Your objective – Convert the lines below, from the line containing "As this photo" through the line containing "2523 centimetres", into a Markdown table with columns No. and Line. Number each line in order and leave out blank lines.

= = =

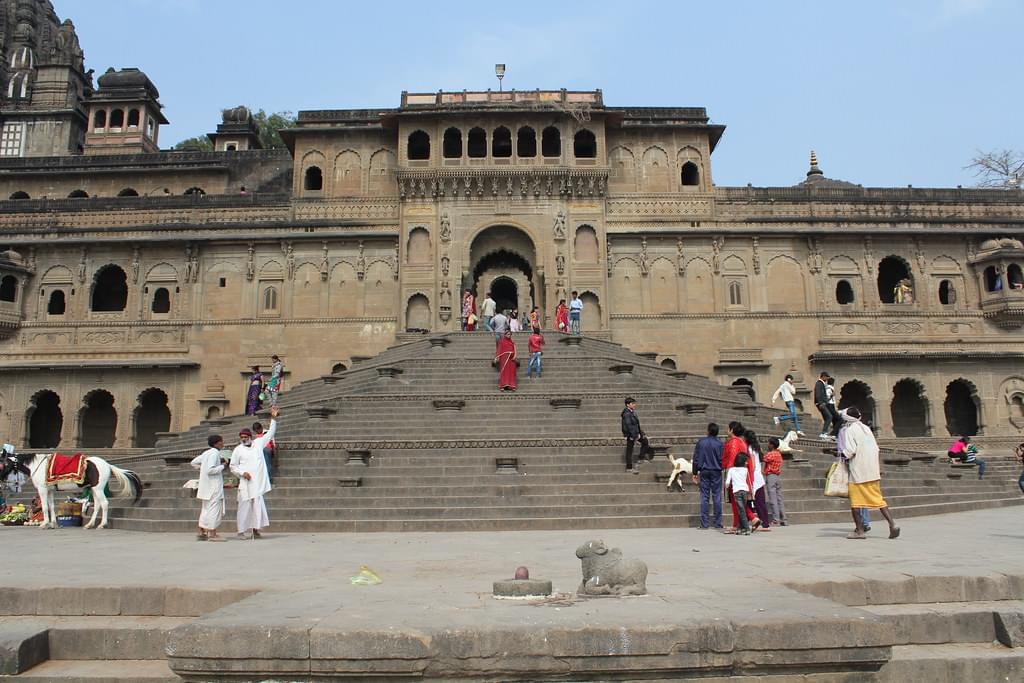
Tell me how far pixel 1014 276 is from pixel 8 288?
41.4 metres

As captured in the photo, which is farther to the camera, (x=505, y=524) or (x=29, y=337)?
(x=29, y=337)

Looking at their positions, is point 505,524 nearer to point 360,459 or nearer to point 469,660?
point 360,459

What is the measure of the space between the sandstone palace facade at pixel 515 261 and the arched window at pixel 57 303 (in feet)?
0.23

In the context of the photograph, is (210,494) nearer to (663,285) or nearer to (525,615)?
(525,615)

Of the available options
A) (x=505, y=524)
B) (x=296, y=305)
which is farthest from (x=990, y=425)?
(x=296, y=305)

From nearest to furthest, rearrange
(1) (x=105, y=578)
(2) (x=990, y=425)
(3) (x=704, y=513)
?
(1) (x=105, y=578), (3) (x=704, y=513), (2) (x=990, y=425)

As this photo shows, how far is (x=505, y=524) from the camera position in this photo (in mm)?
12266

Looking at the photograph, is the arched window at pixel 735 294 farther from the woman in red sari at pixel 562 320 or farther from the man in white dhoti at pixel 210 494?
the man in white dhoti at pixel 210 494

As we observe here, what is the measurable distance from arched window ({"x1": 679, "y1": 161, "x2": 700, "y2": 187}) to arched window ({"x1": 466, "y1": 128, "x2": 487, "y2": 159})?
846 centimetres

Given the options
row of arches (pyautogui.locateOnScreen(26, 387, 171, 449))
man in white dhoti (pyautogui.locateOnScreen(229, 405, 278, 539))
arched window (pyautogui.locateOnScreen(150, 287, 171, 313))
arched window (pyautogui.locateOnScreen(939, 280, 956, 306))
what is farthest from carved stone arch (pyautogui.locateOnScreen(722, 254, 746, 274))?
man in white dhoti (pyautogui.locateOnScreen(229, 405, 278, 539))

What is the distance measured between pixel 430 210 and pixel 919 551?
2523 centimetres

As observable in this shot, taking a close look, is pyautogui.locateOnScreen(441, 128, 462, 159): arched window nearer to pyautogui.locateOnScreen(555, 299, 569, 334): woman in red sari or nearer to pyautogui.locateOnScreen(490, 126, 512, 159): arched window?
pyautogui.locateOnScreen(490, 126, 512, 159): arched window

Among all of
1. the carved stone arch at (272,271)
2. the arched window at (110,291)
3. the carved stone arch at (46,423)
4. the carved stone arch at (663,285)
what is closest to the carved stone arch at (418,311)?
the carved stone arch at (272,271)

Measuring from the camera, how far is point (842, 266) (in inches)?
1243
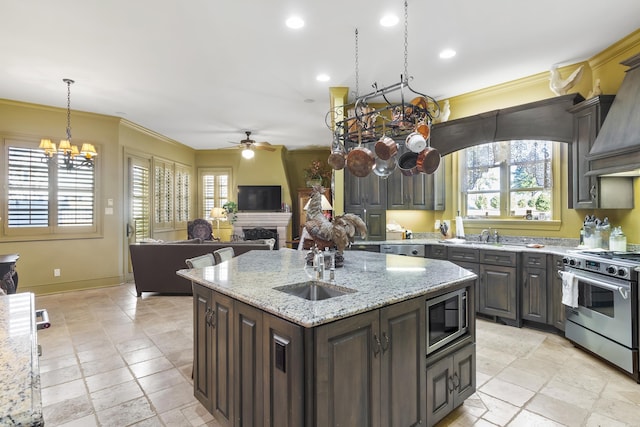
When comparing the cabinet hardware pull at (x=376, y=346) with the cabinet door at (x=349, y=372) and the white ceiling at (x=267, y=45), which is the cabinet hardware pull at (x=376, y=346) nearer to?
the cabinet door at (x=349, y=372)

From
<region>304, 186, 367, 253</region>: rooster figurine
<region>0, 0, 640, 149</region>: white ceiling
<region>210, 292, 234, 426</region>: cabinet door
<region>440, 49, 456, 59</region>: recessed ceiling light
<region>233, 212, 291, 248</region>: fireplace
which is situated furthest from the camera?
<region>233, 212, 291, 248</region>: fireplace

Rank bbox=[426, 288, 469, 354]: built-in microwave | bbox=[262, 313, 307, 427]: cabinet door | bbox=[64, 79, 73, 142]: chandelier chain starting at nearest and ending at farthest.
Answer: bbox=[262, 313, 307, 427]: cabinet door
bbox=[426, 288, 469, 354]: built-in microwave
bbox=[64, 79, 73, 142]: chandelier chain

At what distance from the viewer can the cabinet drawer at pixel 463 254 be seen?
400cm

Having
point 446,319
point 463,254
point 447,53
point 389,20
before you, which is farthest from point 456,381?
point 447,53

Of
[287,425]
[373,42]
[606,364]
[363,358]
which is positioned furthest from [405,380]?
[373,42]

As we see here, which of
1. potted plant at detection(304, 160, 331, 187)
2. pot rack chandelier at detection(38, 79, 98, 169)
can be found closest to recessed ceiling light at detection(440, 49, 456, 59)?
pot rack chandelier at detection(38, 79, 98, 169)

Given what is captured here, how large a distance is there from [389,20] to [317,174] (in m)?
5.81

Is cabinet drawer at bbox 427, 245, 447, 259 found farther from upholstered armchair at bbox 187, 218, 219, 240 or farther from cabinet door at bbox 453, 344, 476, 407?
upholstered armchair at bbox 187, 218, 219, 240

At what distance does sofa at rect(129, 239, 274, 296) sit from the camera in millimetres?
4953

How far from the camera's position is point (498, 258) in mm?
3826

= = =

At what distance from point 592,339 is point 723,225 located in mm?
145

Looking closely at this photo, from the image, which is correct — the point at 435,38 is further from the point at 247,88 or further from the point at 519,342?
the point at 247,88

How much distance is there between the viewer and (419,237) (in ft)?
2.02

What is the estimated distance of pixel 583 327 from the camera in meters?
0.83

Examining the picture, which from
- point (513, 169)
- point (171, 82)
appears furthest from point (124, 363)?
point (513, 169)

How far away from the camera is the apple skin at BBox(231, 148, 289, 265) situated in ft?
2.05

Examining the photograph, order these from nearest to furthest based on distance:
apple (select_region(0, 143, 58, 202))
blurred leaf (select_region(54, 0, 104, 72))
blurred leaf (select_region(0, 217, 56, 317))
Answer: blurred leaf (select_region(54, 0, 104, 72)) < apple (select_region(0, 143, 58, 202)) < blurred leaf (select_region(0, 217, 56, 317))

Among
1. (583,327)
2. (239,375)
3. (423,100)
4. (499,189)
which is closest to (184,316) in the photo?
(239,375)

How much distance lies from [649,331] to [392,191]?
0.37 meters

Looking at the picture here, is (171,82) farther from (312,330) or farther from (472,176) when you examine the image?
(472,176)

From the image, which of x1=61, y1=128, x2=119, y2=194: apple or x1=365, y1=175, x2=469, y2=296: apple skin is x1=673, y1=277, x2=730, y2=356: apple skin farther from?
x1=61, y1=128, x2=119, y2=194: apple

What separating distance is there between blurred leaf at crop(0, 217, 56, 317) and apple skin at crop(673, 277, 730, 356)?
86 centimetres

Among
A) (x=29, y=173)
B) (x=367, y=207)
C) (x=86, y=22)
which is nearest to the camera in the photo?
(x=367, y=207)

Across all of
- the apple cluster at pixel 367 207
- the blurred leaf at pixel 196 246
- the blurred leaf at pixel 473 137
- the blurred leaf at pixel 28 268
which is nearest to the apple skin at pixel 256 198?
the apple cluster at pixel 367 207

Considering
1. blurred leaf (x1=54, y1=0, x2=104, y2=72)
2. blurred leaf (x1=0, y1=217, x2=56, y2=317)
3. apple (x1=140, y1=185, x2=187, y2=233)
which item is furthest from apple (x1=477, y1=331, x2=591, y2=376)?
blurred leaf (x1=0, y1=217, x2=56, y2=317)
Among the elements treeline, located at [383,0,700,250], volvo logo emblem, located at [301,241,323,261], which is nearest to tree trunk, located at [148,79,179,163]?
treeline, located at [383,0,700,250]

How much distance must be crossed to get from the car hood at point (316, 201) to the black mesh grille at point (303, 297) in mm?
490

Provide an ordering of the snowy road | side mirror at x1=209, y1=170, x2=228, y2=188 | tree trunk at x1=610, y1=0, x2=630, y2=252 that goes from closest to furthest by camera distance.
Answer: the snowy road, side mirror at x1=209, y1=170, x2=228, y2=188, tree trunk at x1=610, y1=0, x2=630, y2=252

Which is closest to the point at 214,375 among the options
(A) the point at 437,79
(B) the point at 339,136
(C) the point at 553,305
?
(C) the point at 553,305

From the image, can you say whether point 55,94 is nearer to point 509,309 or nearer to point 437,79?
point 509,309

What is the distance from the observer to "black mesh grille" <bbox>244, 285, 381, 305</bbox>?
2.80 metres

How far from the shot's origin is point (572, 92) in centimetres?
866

= = =

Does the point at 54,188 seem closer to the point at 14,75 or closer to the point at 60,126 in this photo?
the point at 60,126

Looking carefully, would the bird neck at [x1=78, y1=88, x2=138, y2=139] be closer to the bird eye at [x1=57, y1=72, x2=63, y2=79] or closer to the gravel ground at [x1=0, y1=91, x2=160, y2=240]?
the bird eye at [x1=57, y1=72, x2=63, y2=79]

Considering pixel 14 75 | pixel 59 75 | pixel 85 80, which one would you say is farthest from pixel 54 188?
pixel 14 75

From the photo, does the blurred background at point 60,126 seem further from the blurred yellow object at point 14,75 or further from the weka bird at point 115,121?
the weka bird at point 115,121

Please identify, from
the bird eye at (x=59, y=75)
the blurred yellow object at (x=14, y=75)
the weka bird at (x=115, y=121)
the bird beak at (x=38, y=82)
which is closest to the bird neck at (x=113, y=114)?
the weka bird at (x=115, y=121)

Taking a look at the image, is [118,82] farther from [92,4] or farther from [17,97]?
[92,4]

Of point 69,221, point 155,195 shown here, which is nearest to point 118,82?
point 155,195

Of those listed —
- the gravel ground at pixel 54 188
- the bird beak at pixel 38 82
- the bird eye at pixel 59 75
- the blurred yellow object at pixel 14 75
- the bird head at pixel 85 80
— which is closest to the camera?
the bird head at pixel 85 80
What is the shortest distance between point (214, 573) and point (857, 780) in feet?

= = =

Response to this task –
| No. | Line |
|---|---|
| 1 | As this photo shows, how far is (x=505, y=524) from the camera position in this photo (in mm)? |
| 2 | 12266 |
| 3 | Looking at the photograph, is the arched window at pixel 735 294 farther from the woman in red sari at pixel 562 320 or farther from the man in white dhoti at pixel 210 494? |
| 4 | the man in white dhoti at pixel 210 494 |
| 5 | As we observe here, what is the measurable distance from arched window ({"x1": 679, "y1": 161, "x2": 700, "y2": 187}) to arched window ({"x1": 466, "y1": 128, "x2": 487, "y2": 159})? |
| 6 | 846 centimetres |
| 7 | Given the options |
| 8 | row of arches (pyautogui.locateOnScreen(26, 387, 171, 449)) |
| 9 | man in white dhoti (pyautogui.locateOnScreen(229, 405, 278, 539)) |
| 10 | arched window (pyautogui.locateOnScreen(150, 287, 171, 313)) |
| 11 | arched window (pyautogui.locateOnScreen(939, 280, 956, 306)) |
| 12 | what is farthest from carved stone arch (pyautogui.locateOnScreen(722, 254, 746, 274))? |
| 13 | man in white dhoti (pyautogui.locateOnScreen(229, 405, 278, 539)) |
| 14 | What is the distance measured between pixel 430 210 and pixel 919 551? |
| 15 | 2523 centimetres |